Problems to work on:
1) Answer these questions using the note on user-defined aggregates, one answer per line, marked to match:
(a) In what language will the user-defined aggregates be implemented as classes?
(b) What three parts do real-world aggregate functions have?
(c) What must the validator be able to deduce about an aggregate function?
2) Reproduce the stretch of the note on user-defined aggregates from "As often happens, there" through "the query's needs.".

Document section:
══════
I've come up with a rough design for how these might look to the DBA (installing the user-defined aggregates), SQL developer (writing the queries) and java developer (implementing the user-defined aggregates as java classes). I'd like your feedback.
 
We could have implemented user-defined aggregates in C or C++, but we discounted that possibility for now. Even though C/C++ would be a bit faster, and we would be easier to integrate into existing XOs, it is painful to write C/C++ code, compile it, link and integrate into LucidDB, and debug the inevitable crashes and memory leaks. To use these aggregations implemented in Java, we will need to write some new execution objects (XOs) that can do aggregation in Java, but that's a topic for another email thread.
 
As often happens, there are simple core requirements that could be satisfied with a simple design, and t here are more complex requirements that require a more powerful design. The complex requirements lead us to create an 'Aggregate' interface that can dialog with the query validator, telling the validator what the aggregate function is capable of, and producing an implementation that meets the query's needs.
 
The core requirements:
  1. User-defined aggregate functions are not really 'functions'. You could say that they are functions from a set of values to a scalar result, but it's not practical to build up a huge set. Real-world aggregate functions have an accumulator, an 'add' operator that gets applied for each incoming row, and a 'result' operator to get the final result.
  2. Validator needs to be able to deduce the argument types taken by the aggregate function, and the return type.
══════
Exercise data:
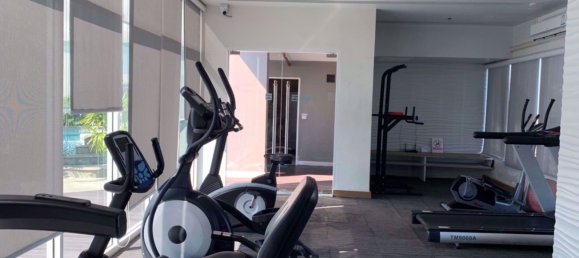 2 bedrooms Condo in Ratchathewi, Thailand No. 9694 23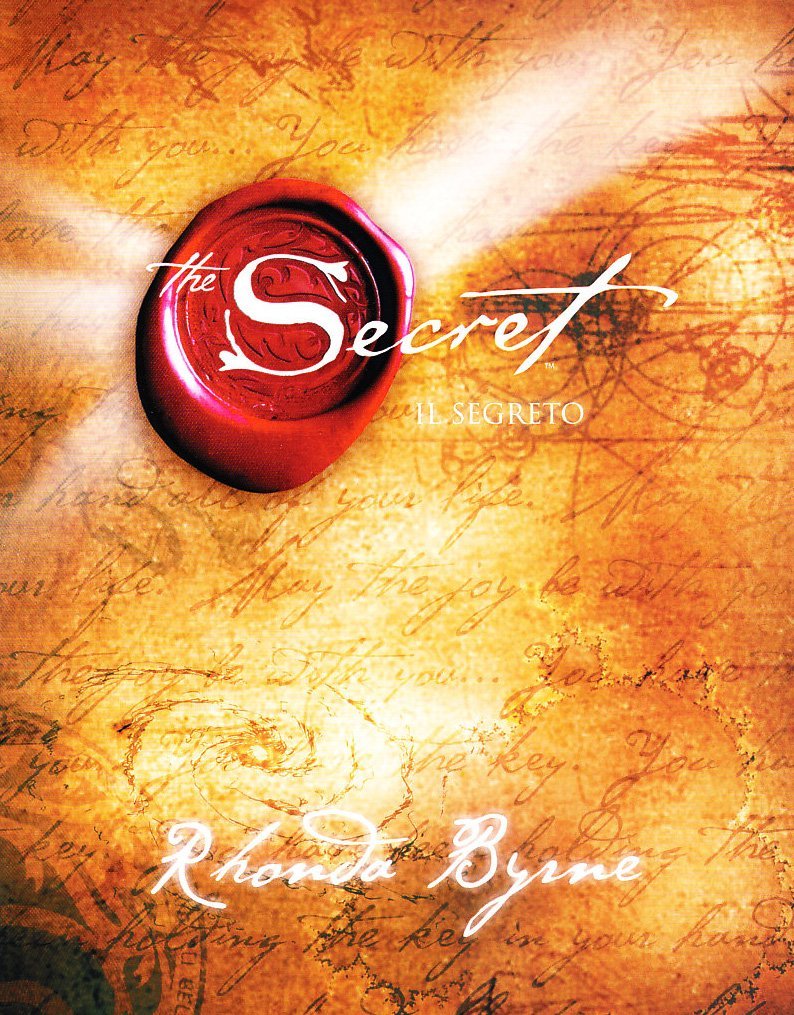 The secret (Nuova saggezza)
══════
Expected outputs:
1)
(a) Java.
(b) An accumulator, an 'add' operator applied for each incoming row, and a 'result' operator that gets the final result.
(c) The argument types it takes and its return type.

2)
As often happens, there are simple core requirements that could be satisfied with a simple design, and t here are more complex requirements that require a more powerful design. The complex requirements lead us to create an 'Aggregate' interface that can dialog with the query validator, telling the validator what the aggregate function is capable of, and producing an implementation that meets the query's needs.